In the Word of God idols are defined as an image or phantom. In ancient times idols were an actual physical replica of a god. In the New Testament idolatry is associated with sexual sin, evil desires, and covetousness. I think idols are anything which consumes your life other than God.
I was talking with a dear friend of mine the other day and I was telling him about my novel. I was concerned because in my novel I use a name very similar to his name and I was thinking that the plot line may hit too close to home for him. I do not intend to hurt anyone through my novel, least of all him. I had mentioned to him that the mother of my main character had lost a child to Sudden Infant Death and she had idolized this child in life and also in death.
This friend of mine had also lost a son to death and I was very concerned that the similarity could possibly bring him more pain. He reassured me that he would be honored to have his name mentioned in my book and he would take no offence.
The conversation blossomed from that point on into one of imparting wisdom. This man had been severely depressed when I first met him. I know the demon of depression very well. My mother has been depressed for the majority of her life and depression is an easy default for me to gravitate to. I mentioned to my friend that when he was depressed, his depression had become an idol for him. He had never thought of it like that. I told him, “You woke up with thoughts of depression, you ate with depressive thoughts and you went to bed in tears. That is what an idol does. It completely eclipses the presence of God.”
He is no longer depressed. When I first met him I refused to bow down to his idol. I instead made him laugh. I loved visiting him and enjoyed every moment I spent with him. One day he was talking suicide because of a broken relationship with his daughter.

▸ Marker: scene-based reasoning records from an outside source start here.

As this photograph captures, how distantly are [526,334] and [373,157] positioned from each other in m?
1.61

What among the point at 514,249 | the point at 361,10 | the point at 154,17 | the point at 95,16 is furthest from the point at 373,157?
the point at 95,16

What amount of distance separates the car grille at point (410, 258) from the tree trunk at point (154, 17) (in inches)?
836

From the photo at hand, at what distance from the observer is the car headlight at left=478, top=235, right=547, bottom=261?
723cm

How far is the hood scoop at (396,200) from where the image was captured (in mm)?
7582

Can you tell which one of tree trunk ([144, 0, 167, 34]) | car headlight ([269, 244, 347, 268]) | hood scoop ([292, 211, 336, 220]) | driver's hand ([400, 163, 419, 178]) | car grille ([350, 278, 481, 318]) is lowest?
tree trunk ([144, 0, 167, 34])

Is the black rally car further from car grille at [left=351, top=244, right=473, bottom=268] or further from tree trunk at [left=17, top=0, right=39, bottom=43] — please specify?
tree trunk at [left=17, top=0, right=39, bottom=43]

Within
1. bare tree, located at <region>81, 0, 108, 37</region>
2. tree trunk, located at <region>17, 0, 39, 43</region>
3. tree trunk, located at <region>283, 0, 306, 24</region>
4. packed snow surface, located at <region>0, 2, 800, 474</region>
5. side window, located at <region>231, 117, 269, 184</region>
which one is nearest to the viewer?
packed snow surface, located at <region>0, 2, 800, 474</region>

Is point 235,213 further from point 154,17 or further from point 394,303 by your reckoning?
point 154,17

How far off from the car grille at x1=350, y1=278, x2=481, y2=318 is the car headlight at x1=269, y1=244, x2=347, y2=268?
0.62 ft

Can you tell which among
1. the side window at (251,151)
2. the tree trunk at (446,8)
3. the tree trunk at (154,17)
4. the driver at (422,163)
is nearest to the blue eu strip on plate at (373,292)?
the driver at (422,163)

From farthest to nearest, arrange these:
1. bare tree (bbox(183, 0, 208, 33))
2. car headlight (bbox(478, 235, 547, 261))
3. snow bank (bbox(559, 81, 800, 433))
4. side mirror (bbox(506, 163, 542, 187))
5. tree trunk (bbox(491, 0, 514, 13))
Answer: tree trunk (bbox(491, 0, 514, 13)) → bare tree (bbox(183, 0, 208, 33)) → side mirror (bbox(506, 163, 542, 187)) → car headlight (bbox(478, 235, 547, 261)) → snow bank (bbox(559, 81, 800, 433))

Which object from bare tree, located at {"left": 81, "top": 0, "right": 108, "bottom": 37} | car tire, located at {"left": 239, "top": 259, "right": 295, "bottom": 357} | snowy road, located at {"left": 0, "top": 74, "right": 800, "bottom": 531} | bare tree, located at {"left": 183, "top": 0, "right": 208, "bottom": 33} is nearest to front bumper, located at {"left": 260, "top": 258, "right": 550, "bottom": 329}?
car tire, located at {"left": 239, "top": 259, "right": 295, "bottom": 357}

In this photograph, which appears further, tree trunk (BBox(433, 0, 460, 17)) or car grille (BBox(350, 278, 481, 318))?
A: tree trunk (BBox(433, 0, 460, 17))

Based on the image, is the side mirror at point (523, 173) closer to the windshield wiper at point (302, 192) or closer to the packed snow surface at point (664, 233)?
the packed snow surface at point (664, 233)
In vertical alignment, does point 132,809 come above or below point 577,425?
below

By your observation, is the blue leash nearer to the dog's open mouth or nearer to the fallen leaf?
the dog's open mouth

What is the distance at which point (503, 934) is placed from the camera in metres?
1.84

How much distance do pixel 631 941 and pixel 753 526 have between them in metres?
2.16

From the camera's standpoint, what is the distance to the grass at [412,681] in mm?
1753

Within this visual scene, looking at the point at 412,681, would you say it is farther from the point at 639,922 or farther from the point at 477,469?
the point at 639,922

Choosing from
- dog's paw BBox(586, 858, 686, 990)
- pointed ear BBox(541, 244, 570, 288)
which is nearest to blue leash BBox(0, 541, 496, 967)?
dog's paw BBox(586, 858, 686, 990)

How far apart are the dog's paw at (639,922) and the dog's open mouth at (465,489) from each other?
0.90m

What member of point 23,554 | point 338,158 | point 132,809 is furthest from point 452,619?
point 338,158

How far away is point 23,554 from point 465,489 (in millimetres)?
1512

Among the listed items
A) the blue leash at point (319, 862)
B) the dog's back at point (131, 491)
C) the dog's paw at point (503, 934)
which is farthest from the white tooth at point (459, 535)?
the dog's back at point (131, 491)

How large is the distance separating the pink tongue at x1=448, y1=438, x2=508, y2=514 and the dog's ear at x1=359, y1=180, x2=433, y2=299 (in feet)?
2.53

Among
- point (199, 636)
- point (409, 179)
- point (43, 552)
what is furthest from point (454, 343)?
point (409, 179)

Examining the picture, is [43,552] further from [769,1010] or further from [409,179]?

I told him “that he was a good man no matter what his daughter thought.” Somehow God used those words to break the bondage of depression and the Lord set him free.
He is the most wonderful and joy filled person I know today. The idol has been destroyed and he radiates joy. I had no idea that God could do such a work through me. I have tried for many years to help my Mother break free from her idols and have been unsuccessful. This man was begging for God to release Him and God was gracious enough to do so.
We may be deceived for a short time thinking that idols are fulfilling our needs and making our lives complete. It is important that we examine ourselves closely to see which idols are obscuring our vision of God; for the idols which do so have one goal in mind and that is to destroy us.